Morire a Baghdad-TRATTO DA PEACEREPORTER



Morire a Baghdad
Il racconto di un giornalista italiano nella capitale irachena, dove vivere o morire puo' dipendere dal caso  
Baghdad (Iraq), 7 gennaio 2004 - Ore 9 del 30 dicembre 2003. 
Sono seduto al solito tavolo del cafè in Kandarra street, zona commerciale di Baghdad, poche centinaia di metri dalla famosa piazza dove i tank statunitensi decretarono la caduta della capitale irachena, con l'abbattimento della statua di Saddam. Passa un convoglio di soldati Usa composto da tre autoblindo, vanno verso nord. 

Un uomo, a bordo di un'auto proveniente in senso opposto alla marcia dei militari, lancia una granata che manca il bersaglio e piomba tra la gente che affolla la via: donne con la borsa della spesa, uomini che vanno al lavoro, accattoni, lustrascarpe, scolaretti che vanno a scuola con il grembiule stirato. Un boato fortissimo, le schegge partono in tutte le direzioni, le vetrine dei negozi vanno in frantumi. Vedo un uomo cadere, una scheggia lo ha colpito in pieno e il suo corpo fa un balzo per poi ripiombare due metri lontano. Superato lo spavento corro verso quell'uomo. 

Ha il cranio spappolato, la sua testa sembra un'anguria caduta per terra, aperta in due con i pezzi che fuoriescono e tingono tutto di rosso, è disteso sulla pancia. Mi giro e vedo un altro uomo che urla, ha nella gamba una scheggia e sanguina copiosamente. Urla e piange, fortissimo, le sue braccia sono piene di sangue e le distende alla disperata ricerca di altre braccia che lo possano aiutare. I soldati statunitensi fermano il convoglio e tornano indietro, fucili M16 spianati, anche loro visibilmente scossi. Urlano di allontanarsi. Restare lì è pericoloso. 

Passano i minuti, arriva la gente, ma non le ambulanze. I militari dicono che non è compito loro, ridacchiano nervosamente, "stavolta si sono ammazzati tra di loro." La folla si ingrossa, siamo a pochi passi da una moschea sciita e parte una contestazione al grido di "fuori gli americani dall'Iraq". I fotografi e le televisioni si accaniscono sull'uomo morto, il telo che gli è stato buttato addosso viene tolto più volte per poter riprendere o fotografare la testa martoriata. 

Era la testa di un umile venditore di sigarette, finito in mezzo a una guerra non sua, di cui molto probabilmente non gli era mai importato nulla, perché qui in Iraq i cittadini hanno altri problemi da risolvere: devono pensare a sopravvivere prima che a Bush, Saddam e alle armi di distruzione di massa. 

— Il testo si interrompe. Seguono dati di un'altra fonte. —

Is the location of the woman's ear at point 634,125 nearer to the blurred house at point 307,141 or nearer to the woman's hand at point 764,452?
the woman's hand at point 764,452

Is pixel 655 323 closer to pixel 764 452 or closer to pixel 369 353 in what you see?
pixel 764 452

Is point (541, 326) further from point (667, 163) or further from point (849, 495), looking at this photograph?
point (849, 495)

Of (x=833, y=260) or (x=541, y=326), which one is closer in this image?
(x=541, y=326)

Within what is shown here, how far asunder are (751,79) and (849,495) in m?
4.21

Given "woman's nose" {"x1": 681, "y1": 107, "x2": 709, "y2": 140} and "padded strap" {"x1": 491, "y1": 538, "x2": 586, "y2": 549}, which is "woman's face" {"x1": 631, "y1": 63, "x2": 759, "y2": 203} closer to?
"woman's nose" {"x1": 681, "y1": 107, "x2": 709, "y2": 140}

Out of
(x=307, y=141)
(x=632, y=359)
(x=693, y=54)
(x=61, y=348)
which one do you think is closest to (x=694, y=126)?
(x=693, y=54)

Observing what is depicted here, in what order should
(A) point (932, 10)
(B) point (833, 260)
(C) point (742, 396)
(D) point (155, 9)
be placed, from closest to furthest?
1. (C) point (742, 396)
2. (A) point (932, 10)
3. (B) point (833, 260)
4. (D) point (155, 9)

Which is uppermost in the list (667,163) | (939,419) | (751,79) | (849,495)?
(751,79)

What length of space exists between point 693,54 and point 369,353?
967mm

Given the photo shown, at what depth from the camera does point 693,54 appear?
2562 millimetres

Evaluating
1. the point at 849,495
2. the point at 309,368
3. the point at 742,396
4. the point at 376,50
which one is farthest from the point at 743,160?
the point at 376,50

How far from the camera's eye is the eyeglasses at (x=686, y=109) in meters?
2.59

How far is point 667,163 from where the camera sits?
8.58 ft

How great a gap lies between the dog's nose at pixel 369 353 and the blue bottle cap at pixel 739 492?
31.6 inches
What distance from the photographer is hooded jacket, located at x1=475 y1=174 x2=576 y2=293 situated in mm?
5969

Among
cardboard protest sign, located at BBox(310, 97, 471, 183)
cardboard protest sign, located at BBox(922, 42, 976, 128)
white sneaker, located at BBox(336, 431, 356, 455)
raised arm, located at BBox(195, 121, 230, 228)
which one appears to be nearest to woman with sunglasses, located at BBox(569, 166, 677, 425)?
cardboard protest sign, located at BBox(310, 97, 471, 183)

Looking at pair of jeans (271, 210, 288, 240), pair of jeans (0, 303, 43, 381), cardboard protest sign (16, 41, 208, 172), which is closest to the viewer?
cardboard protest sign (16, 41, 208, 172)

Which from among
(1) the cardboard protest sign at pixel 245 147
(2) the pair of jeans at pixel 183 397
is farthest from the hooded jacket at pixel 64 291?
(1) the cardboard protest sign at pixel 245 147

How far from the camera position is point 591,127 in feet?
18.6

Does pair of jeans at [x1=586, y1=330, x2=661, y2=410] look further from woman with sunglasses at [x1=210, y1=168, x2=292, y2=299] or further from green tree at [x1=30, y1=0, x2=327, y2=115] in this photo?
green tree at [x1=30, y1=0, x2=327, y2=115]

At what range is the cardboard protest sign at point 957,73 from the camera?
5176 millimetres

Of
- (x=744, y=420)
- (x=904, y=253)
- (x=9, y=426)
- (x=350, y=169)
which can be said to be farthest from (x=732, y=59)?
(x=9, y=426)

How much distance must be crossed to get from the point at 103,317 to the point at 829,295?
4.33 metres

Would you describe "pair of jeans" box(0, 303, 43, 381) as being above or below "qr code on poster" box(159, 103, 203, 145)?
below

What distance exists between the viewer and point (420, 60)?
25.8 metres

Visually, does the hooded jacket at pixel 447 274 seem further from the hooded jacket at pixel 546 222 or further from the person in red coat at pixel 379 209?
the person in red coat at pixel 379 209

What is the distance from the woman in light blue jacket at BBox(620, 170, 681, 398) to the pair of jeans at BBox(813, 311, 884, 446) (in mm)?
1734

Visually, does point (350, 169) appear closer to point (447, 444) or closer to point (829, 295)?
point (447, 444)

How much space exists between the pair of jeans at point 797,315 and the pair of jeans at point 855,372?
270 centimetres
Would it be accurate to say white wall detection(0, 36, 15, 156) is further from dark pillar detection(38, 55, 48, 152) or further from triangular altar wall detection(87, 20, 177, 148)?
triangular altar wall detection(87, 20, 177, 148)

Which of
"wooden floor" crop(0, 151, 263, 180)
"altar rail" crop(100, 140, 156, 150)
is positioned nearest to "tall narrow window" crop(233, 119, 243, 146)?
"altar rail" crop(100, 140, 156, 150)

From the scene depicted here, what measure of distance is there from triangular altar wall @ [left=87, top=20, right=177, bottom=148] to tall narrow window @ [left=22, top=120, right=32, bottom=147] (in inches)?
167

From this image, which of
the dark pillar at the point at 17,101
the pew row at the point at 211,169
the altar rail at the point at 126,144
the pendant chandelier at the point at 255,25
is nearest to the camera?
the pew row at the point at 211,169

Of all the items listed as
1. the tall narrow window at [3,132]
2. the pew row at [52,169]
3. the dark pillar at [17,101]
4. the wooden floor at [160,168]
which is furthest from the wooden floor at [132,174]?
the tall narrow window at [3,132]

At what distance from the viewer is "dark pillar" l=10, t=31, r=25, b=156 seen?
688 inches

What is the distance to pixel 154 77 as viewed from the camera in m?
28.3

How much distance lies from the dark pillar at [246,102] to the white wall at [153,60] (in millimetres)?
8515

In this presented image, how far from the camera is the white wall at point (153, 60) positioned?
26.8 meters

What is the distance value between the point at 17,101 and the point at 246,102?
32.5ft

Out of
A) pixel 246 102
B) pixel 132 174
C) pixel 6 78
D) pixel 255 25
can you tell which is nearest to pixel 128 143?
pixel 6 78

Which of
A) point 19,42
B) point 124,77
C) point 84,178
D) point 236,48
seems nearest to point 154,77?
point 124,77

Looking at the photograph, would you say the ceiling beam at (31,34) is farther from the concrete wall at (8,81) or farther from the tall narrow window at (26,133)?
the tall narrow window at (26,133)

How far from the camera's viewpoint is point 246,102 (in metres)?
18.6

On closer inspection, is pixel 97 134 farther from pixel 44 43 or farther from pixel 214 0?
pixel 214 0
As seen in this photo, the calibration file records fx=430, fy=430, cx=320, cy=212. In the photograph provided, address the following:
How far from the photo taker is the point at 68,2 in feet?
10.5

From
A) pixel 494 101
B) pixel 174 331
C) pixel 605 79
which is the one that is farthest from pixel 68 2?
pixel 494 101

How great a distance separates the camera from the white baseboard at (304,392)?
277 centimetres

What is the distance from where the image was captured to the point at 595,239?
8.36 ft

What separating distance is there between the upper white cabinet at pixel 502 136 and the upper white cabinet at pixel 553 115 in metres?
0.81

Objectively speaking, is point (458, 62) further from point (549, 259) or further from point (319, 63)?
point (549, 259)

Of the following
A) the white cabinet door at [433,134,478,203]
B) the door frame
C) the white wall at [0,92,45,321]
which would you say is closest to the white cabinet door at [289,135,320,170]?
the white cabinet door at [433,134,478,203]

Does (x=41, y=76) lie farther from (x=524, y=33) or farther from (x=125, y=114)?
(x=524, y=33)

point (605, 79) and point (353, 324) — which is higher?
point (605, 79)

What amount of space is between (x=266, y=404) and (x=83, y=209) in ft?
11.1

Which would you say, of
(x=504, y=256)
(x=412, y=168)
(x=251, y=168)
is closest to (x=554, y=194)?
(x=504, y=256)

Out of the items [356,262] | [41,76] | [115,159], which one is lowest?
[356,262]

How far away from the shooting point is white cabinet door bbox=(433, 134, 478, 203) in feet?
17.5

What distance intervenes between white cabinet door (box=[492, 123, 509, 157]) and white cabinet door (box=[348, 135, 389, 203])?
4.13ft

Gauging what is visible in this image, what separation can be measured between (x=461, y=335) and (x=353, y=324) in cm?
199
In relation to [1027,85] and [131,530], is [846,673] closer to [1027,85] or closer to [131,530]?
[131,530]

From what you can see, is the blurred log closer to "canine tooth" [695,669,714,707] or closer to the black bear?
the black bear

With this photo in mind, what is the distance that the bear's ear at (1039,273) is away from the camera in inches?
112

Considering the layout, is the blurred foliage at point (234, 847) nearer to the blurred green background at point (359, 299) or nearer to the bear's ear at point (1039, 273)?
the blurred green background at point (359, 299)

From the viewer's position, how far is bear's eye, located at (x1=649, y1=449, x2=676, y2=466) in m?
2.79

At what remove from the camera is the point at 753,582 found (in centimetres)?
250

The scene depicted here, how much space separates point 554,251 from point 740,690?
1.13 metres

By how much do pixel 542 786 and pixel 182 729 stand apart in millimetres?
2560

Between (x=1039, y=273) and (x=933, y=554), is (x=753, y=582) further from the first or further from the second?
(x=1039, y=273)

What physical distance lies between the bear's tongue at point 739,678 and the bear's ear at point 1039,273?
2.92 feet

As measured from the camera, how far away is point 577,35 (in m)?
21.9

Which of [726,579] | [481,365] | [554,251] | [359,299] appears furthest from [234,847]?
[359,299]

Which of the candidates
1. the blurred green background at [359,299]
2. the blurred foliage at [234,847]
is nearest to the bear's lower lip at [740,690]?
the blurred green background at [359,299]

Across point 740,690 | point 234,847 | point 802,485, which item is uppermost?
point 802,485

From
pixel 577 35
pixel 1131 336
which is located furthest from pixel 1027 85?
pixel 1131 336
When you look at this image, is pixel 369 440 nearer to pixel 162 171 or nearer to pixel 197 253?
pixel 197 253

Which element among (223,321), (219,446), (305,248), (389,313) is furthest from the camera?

Molto probabilmente quell'uomo questa mattina era arrabbiato perché per l'ennesima volta si era svegliato e la corrente elettrica non c'e', la benzina scarseggia in tutta la città, le fogne non funzionano più e gli escrementi vengono fuori dai tombini. E' morto senza una ragione, solo perché era sulla traiettoria di una scheggia che gli ha centrato la testa.